He fell asleep at night usually with a mind full of confusion,—infant baptism—a slender figure in a pink dress or a blue—the Trinity—a firm little brown hand pointing the finger of admonition at him—the regeneration of man—hair, dark and lustrous, that fell often half away from what he called its “lashings”—eternal punishment—earnest eyes—the Urim and Thummim,—and a pleading, earnest voice.

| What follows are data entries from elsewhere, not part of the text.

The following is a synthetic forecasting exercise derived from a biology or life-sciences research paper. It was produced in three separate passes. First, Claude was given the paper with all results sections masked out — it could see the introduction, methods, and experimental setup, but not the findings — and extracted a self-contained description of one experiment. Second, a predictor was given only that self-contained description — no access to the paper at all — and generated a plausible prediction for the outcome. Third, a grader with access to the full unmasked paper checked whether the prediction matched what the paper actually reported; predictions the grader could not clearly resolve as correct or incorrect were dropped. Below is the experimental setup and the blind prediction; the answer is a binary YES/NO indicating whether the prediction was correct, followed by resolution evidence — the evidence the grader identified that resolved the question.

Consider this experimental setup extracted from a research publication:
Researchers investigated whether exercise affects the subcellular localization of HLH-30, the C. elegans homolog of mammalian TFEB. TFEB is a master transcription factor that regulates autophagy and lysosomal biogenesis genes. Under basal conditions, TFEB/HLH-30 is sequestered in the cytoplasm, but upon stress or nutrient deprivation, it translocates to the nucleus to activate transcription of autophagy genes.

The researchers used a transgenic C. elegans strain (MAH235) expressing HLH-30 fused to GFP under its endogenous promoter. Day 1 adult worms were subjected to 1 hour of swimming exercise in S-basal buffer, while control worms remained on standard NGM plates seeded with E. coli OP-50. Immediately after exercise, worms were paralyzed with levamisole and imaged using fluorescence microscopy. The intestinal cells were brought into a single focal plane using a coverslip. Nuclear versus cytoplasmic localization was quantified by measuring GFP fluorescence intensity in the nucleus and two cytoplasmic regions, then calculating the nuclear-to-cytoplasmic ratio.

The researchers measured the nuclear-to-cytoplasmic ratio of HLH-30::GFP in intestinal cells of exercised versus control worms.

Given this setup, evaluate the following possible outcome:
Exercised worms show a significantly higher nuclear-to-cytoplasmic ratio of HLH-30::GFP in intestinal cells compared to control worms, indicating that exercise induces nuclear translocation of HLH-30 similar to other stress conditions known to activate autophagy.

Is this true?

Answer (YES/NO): YES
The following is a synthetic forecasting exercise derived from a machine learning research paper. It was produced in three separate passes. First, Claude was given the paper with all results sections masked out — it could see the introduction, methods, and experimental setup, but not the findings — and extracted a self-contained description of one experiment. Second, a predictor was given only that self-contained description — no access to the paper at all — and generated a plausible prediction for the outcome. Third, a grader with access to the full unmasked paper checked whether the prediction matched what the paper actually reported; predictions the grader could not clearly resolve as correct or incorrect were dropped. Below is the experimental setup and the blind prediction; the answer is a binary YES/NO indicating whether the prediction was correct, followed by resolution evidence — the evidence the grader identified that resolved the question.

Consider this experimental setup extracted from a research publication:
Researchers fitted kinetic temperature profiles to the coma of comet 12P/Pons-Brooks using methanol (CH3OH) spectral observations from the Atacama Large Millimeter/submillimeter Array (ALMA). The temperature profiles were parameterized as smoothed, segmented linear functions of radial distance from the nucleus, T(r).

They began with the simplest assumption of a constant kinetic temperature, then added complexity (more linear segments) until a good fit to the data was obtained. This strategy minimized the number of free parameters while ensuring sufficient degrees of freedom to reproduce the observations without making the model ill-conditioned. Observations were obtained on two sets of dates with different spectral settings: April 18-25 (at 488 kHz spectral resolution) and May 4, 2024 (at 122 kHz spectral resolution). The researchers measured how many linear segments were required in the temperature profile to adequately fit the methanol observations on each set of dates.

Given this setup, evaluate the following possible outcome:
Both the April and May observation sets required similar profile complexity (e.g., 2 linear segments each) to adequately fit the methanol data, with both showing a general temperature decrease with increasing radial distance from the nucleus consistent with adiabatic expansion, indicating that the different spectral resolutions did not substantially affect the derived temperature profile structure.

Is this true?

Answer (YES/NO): NO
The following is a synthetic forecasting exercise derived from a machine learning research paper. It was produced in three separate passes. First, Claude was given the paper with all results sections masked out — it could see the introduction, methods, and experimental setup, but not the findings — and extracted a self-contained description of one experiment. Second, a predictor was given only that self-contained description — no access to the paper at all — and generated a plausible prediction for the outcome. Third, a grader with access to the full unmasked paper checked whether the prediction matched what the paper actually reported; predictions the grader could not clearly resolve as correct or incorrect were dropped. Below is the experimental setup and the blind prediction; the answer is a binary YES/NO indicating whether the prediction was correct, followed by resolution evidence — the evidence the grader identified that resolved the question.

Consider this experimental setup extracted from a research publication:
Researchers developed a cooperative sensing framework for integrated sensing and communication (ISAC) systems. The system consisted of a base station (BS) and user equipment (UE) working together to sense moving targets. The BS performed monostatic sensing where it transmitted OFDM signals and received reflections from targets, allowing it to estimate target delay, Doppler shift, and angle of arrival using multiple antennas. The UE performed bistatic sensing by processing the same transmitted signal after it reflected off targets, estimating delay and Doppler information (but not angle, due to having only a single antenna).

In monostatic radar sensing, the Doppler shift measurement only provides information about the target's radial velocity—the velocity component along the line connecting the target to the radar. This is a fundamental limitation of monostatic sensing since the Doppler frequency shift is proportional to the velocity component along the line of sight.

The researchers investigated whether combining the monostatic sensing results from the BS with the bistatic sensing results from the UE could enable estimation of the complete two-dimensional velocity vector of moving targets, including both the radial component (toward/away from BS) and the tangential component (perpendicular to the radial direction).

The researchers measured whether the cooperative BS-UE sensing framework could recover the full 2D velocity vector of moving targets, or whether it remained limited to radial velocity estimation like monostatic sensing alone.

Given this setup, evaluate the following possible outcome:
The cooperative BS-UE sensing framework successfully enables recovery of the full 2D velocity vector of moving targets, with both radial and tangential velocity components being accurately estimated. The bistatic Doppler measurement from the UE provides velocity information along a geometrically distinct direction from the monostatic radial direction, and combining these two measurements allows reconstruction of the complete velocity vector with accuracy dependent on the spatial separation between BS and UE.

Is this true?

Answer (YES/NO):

He knew a few things definitely: that Moroni, last of the Nephites, had hidden up unto the Lord the golden plates in the hill of Cumorah; and that the girl who taught him was in some mysterious way the embodiment of all the wonderful things he had ever thought he wanted, of all the strange beauties he had crudely pictured in lonely days along the trail. Here was something he had supposed could come true only in a different world, the kind of world there was in the first book he had ever read, where there had seemed to be no one but good fairies and children that were uncommonly deserving. Yet he had never been able to get clearly into his mind the nature and precise office of the Holy Ghost; nor had he ever become certain how he could bring this wonderful young woman in closer relationship with himself. He felt that to put out his hand toward her—except at certain great moments when he could help her over rough places and feel her golden weight upon his arm—would be to startle her, and then all at once he would awaken from a dream to find her gone. He thought he would feel very badly then, for probably he would never be able to get back into the same dream again. So he was cautious, resolving to make the thing last until it came true of itself.
Once when they followed the stream down, in the late afternoon, he had mused himself so full of the wonder of her that he almost forgot his caution in an amiable impulse to let her share in his feelings.
“You know,” he began, “you’re like as if I had been trying to think of a word I wanted to say—some fine, big word, a fancy one—but I couldn’t think of it. You know how you can’t think of the one you want sometimes, only nothing else will do in place of it, and then all at once, when you quit trying to think, it flashes over you. You’re like that. I never could think of you, but I just had to because I couldn’t get along without it, and then when I didn’t expect it you just happened along—the word came along and said itself.”
Without speaking she had run ahead to pick the white and blue columbines and pink roses. And he, alarmed at his boldness, fearing she would now be afraid of him, went forward with the deep purpose of showing her a light, careless mood, to convince her that he had meant nothing much.